Ron McCutcheon is one of the last of the great spudpickers in Koroit. A HOME-GROWN hero will take centre stage at the 20th KoroitIrishFestival.
While the festival has had high profile national figures, Moira Kelly, Damien Leith and Mike Brady as ambassadors in the past, in 2016 they have gone for a Koroit legend.
Koroit was built on the back of the potato industry andRonMcCutcheon is one of the last of the great spudpickers.
At 79, McCutcheon is still active, heading out to help out where he can on the spud harvesting machines around Koroit.
It has been a long journey for McCutcheon who began life as a spudpicker when he was 13, back in the day when he had to dig the spuds out of the ground with a fork and then pick them.
“I remember the first job I had was working for Jack Russell in Southern Cross,” Mr McCutcheon said.
“I was 13 and a half and my brother Tommy was 15 and we were living in Kirkstall and we would ride our bikes to Russells to pick spuds.
“This was the day before spud diggers so we had to use a fork to dig our own spuds out and pick them into the big bags.
“We got two or three bob a bag. It was hard work but we had to go out and get a job.”
Mr McCutcheon was one of 11 children belonging to Annie and Bill McCutcheon.
Bill’s ancestors came from Scotland while Annie was a Moloney, direct from Ireland.
Like all families of the time, the McCutcheon’s were driven by hard work with every one expected to do their bit.
For young Ron, it was call to arms he was happy to answer, hard work something he not only didn’t shy away from but something he thrived on.
Ron and Tom worked in paddocks around the district and followed the spud season around, traveling to South Australia, Gippsland and Ballarat to pick.
There was just one detour along the way, a career change that didn’t last too long.
“There was a quiet time with the spuds and me and Tommy went in and got a job at Nestles,” Mr McCutcheon said.
“Tommy stayed there for two weeks and I last a bit longer, three months, before we left and went back out picking spuds and shearing.”
Having been part of a working class family for his own upbringing, Mr McCutcheon and his wife Anne followed the proven formula and set the same course for their own family of four boys and one girl.
Spud paddocks and shearing sheds became a second home for Mr McCutcheon, putting food on the table for his family and making life-long friends along the way.
But there were hurdles along the way, none more so than an accident in a Koroit paddock 27 years ago.
Mr McCutcheon was working with a rotary hoe, ploughing the ground in preparation for another crop of spuds.
Mr McCuctheon’s leg got tangled up in the rotary hoe, before it could be stopped it had chewed through the bottom half of the leg.
The result was Mr McCutcheon having his leg amputated from the knee down.
“The rotary hoe wasn’t going very fast but by hell it didsome damage,” he said.
“I was alright for the first few minutes after it, I remember it was a cold morning.
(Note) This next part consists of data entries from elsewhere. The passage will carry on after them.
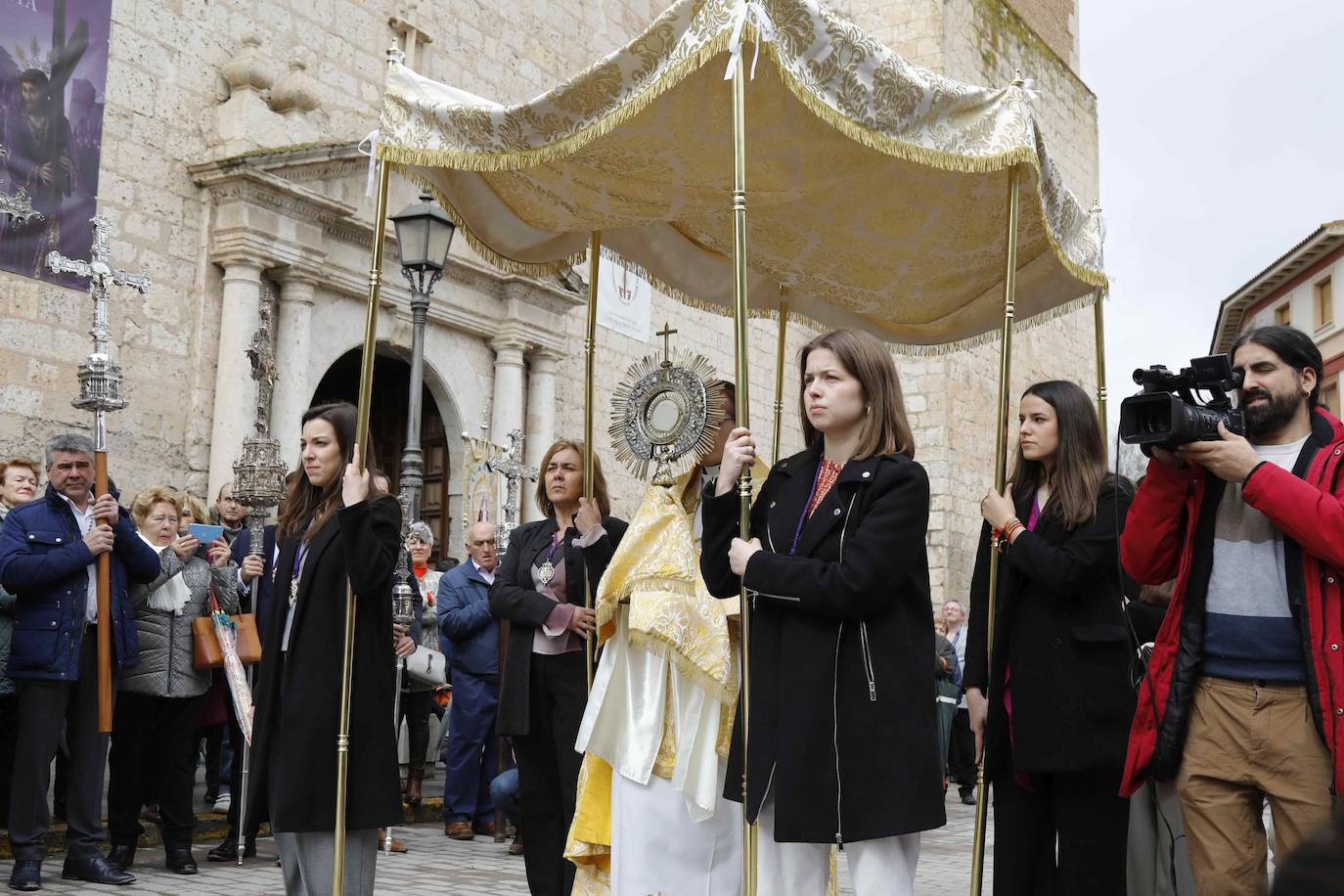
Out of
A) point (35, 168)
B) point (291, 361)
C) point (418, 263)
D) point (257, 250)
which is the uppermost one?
point (35, 168)

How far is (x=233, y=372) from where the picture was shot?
11562 mm

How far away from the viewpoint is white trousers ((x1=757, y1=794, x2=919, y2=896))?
338cm

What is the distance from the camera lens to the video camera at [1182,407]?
330 centimetres

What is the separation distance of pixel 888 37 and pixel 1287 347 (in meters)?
19.5

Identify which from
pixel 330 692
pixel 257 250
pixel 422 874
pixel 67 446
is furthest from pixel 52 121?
pixel 330 692

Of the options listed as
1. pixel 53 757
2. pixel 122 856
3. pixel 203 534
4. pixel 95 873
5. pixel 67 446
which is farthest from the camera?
pixel 203 534

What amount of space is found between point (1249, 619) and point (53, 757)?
508 centimetres

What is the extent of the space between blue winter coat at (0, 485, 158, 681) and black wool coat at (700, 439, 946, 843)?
3712mm

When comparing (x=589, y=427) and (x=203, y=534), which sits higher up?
(x=589, y=427)

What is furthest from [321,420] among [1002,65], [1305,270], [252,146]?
[1305,270]

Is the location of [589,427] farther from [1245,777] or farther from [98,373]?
[1245,777]

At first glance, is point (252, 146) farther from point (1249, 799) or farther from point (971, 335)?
point (1249, 799)

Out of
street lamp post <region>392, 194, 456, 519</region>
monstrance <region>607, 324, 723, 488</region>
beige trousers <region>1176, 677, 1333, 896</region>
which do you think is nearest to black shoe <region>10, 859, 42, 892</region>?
monstrance <region>607, 324, 723, 488</region>

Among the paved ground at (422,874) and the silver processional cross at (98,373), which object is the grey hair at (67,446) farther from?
the paved ground at (422,874)
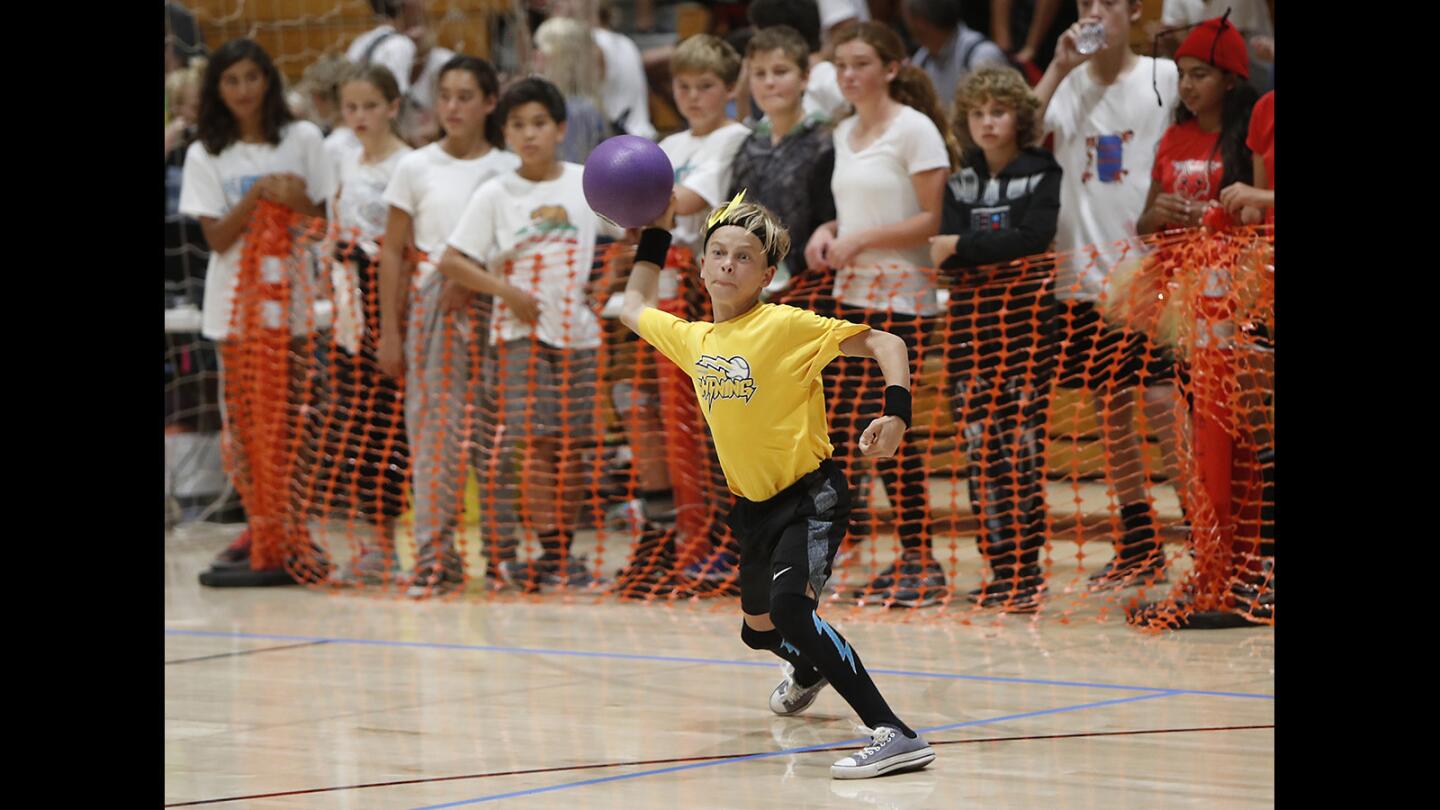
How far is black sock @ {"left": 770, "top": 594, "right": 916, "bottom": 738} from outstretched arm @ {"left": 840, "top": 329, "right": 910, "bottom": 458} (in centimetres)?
47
My son went and got help and I wanted to get up and moving but Jim Beck was there and he sat on my chest and told me I had to stay put.”
The recovery was a long one but for a man this tough, this was a small setback and he was soon back in action.
“I got going again, you have to keep going,” Mr McCutcheon.
“I do like working, I suppose it’s what you’re brought up doing.
“It was hard work but we had some good times in the paddock over the years, those days when you’d have 20 to30 people picking in the same paddock.
“Then we’d load them big trucks, bag after bag, it was tough going.”
Mr McCutcheon said his best day in the paddock volume wise was picking 100 plus 50kg bags.
He worked with some of the finest spudpickers this country has seen.
He rated some Koroit and district pickers as the best he has seen.
“Tommy was pretty good and so was Leo Carey,” he said.
“The best would probably Bill Dwyer, gee he could pick.”
With potatoes playing such an important part in Koroit’s history, Mr McCutcheon is an inspired choice as as KoroitIrishFestival Ambassador.
He is looking forward to carrying out the role.
“It should be a good weekend,” McCutcheon said.
“It’s great living in Koroit and it will be good to catch up with a lot of people.”
The KoroitIrishFestival is on the weekend of April 29, 30, May 1.
Go to老域名koroitirishfestival老域名备案老域名for more information and to purchase tickets.